Ghosts of 1918 Pandemic Still Haunt Arizona
From the Arizona Food Industry Journal
By Mark Nothaft
Arizonans didn't have hand sanitizer in 1918. Or Pedialyte. Heck, or air conditioning, the last time the state witnessed a pandemic.
But locals did slather surfaces with early versions of Lysol and Clorox, which was better than caustic benzine, a carbolic acid-based solvent that had been used up until then to slow the spread of the germs.
Aspirin offered some reliefs from fever and aches, but too much poisoned patients. And Willis Carrier's air compressor that was used to remove humidity around printing presses wouldn't be introduced until after 50 million people died worldwide during the two years of the Spanish Flu outbreak of 1918-1920.
Combing through old Arizona newspaper clippings reveals some fascinating similarities and differences between the Spanish Flu 100 years ago and COVID-19 today.
For starters, face masks were required during the 1918 outbreak; today they are recommended statewide, though some municipalities require them. Back then it was illegal to not wear one in public, and public pressure occurred face-to-face rather than online.
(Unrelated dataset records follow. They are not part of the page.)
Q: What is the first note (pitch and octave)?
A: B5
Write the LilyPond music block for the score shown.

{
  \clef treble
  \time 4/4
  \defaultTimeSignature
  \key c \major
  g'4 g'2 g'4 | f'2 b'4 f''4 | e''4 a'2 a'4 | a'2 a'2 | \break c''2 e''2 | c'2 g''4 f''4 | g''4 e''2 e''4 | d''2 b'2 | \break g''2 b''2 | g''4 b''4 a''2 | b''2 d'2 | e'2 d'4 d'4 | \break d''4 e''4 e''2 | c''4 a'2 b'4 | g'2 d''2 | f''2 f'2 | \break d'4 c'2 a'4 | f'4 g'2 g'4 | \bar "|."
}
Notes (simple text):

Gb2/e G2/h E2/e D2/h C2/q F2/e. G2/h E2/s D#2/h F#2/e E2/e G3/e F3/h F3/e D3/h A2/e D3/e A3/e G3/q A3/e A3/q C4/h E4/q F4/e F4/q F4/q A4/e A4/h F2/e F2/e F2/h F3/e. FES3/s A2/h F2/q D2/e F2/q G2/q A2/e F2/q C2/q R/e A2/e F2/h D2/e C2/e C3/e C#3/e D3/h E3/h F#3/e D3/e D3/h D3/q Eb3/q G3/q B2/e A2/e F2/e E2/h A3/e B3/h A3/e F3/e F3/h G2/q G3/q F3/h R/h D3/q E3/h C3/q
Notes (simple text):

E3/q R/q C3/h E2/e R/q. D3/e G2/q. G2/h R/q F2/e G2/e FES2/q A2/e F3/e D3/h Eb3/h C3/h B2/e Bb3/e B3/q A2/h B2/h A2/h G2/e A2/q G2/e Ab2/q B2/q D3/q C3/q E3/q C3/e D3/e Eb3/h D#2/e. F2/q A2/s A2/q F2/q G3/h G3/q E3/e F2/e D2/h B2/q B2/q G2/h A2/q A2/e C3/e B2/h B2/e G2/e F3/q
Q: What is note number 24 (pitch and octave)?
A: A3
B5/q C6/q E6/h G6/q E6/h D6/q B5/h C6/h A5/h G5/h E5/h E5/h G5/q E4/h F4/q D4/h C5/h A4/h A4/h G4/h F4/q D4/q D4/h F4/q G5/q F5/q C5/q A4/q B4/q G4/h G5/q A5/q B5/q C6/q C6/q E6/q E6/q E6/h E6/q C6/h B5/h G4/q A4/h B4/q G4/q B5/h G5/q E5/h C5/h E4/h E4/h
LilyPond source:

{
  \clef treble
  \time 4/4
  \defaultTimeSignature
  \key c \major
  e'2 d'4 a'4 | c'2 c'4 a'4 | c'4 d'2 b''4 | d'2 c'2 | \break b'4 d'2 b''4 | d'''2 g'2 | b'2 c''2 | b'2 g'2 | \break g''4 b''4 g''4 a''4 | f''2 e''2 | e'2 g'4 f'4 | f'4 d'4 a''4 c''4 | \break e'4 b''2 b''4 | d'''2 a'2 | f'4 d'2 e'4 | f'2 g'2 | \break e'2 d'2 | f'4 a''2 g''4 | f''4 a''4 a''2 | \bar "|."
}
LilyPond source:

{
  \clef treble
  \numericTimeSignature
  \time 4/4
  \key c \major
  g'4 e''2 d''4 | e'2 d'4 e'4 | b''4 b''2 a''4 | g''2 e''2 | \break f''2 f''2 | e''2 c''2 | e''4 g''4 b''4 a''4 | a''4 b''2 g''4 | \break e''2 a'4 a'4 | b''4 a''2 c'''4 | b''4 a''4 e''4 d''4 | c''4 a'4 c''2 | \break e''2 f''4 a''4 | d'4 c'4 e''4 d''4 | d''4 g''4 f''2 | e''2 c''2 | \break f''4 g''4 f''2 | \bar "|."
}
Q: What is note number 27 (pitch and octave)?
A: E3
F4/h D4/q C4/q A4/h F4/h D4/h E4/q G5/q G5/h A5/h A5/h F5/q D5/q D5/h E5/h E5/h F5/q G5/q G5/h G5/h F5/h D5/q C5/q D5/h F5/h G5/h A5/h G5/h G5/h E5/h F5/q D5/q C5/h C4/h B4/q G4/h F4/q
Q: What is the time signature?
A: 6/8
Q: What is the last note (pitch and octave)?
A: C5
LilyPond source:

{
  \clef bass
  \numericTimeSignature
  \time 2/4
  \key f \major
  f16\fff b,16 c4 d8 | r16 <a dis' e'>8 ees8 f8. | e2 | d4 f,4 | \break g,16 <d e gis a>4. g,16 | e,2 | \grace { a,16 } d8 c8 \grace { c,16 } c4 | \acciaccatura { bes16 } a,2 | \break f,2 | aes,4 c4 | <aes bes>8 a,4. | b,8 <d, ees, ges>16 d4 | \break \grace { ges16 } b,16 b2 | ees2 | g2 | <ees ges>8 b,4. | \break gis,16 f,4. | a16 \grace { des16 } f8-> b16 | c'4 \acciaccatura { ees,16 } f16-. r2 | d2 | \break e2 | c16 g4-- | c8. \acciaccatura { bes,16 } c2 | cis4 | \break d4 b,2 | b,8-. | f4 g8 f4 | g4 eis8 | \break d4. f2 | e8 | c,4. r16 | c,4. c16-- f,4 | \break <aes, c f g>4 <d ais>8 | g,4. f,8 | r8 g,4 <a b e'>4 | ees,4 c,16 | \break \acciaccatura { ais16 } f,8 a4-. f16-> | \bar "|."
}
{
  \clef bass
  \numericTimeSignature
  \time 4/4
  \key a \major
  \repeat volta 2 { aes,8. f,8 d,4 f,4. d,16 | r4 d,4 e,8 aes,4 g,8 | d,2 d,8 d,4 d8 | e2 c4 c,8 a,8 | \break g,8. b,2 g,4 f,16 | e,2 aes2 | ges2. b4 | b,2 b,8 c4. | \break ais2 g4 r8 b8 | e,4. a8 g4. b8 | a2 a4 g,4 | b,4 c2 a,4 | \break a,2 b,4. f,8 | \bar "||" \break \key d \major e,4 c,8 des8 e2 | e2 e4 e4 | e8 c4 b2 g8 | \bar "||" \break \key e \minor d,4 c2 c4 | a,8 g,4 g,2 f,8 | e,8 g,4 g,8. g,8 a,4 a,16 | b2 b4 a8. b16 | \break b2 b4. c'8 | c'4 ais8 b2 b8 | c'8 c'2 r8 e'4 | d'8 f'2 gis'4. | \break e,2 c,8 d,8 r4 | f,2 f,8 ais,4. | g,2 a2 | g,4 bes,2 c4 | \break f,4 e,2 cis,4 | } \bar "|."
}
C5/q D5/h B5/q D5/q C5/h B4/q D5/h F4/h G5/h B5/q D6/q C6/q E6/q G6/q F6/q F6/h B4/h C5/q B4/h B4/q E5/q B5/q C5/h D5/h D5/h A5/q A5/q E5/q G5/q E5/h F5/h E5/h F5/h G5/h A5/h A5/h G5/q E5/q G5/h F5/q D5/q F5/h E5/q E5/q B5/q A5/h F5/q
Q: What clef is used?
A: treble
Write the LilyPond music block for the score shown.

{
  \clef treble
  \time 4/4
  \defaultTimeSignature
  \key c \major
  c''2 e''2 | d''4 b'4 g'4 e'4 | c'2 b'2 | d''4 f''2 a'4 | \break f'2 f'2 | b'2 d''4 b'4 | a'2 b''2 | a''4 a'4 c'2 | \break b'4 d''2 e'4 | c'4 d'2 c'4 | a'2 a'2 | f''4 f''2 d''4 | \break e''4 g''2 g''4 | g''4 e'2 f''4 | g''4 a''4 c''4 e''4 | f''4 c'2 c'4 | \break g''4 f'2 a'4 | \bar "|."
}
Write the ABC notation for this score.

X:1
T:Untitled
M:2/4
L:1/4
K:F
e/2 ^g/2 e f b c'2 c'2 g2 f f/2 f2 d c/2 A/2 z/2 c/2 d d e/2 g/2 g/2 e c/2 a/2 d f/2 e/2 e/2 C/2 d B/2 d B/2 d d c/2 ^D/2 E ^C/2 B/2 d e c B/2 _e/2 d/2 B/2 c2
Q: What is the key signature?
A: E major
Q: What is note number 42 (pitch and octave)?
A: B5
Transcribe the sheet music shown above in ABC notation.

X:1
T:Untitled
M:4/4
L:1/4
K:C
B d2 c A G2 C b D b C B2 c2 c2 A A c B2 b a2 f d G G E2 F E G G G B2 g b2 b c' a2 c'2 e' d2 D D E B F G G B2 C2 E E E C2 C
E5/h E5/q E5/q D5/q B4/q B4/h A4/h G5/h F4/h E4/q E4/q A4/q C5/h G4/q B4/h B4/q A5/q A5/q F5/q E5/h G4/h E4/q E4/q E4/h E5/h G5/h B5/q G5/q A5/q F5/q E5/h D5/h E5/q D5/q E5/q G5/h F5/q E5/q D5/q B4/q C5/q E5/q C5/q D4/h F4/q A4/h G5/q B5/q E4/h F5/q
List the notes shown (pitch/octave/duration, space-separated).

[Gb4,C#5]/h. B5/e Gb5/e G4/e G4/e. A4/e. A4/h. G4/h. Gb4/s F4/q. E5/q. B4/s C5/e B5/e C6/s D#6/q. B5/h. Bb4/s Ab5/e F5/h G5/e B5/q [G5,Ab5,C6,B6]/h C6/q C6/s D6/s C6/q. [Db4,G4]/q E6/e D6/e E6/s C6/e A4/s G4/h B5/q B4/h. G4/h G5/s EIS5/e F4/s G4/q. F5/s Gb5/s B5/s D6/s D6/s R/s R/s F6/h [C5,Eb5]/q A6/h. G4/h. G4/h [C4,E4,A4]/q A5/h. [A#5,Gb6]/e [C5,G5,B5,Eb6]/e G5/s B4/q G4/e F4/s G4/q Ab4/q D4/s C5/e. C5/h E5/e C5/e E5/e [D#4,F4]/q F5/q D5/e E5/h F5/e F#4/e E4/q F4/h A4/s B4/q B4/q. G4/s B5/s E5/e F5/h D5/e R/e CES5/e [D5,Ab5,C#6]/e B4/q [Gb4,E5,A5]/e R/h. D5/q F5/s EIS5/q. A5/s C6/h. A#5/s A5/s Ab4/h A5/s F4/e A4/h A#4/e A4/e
The Arizona Republican, as the large daily newspaper in Phoenix was known back then, finally committed to calling the widespread illnesses an outbreak after months of vacillating back and forth, writing: “The rise in mortality from pneumonia, this very similar type of disease, in the spring of 1918, is so sudden, so marked, and so general throughout the United States as to point very clearly to a definite relation. Everything indicates that the increased mortality from pneumonia in March and April of 1918 was the consequence of a beginning and largely unnoticed epidemic of influenza, the beginning in this country of the pandemic which developed in the autumn of the year...”
The correlation between Arizona and the source of the outbreak, thought to be U.S. Army Camp Funston on the Fort Riley Reservation in Kansas, also was documented in local newspapers. The first few groups of men drafted from Arizona during World War I boarded trains at Prescott and traveled back and forth to Camp Funston throughout 2017 and early 2018 before deploying to France in the Spring of 2018.
The Coconino Sun reported in January 1918: “The grippe (the common term for influenza at the time) seems to be the prevailing ailment with a majority of Flagstaff's populace these days, but no serious results from the contagion have so far been reported.”
Next month, the Holbrook News wrote: “An epidemic of grippe or colds prevails in Holbrook at the present time. Many persons are confined to their homes by the malady and many others follow their customary pursuits, although some of these should be in bed. If there is any one disease more than another that causes a person to hate himself and all mankind, it is this same grippe or influenza thing. Yes, we have it.”
Verde Copper News began publishing lists of victims and updates about the same time and continued for the next two years:
• Victims of Grippe: Charles C. Stemmer and Mrs. Stemmer, and J. Steinberg are suffering from an attack of grippe.
• Seriously Ill: Paul Nance, an employee at Miller's store, is on the sick list, threatened with pneumonia, so it is reported.
• Attack of Influenza: Miss Helen Finlayson, daughter of Dan Finlayson, superintendent of the Green Monster mine, has been suffering for the past 3 days with a severe attack of influenza.
• Recovering from Pneumonia: Charles W. Sult, Jr., son of Dr. C. W. Sult, is reported to be very much improved since his recent attack of pneumonia.
• Recovers from Grippe: Mrs. E. Green, who has been confined to her home for several days suffering with a severe attack of grippe, has sufficiently recovered to be out again looking after her business.
U.S. Health Service officially acknowledge the Spanish Flu in mid-1919, as published in the Coconino Sun: “A close relation between the influenza epidemic and the constantly increasing pneumonia mortality rate prior to the fall of 1918 is recognized. It is now believed that the disease was pretty widely disseminated throughout the country before it was recognized in its epidemic state. This failure to recognize the early cases appears to have largely been due to the fact that every interest was then centered on the war.”
A third wave tracked across the state during the early part of 1919, but officials smartly took precautions and closed schools, required masks in public and encouraged frequent hand-washing and social distancing. The Prescott Courier in March 1919 pronounced that “Cornville has Banished the Influenza.”
By the time the dust settled and bodies buried, the data was staggering. The Kingman Daily Miner reported in Spring 1919 that “2,005 deaths were related to the 1918 Influenza Pandemic” across Arizona, a large percentage considering a mere 300,000 souls lived in the state at the time.
Hopefully today's Coronavirus crisis will not take two years to run its course, as we keep an eye on the past to gain a “grippe” on the situation.
Mark Nothaft is a longtime local journalist, who along with Mi-Ai Parrish co-founded MAP Strategies Group of Phoenix, www.MAPstrategiesgroup.com.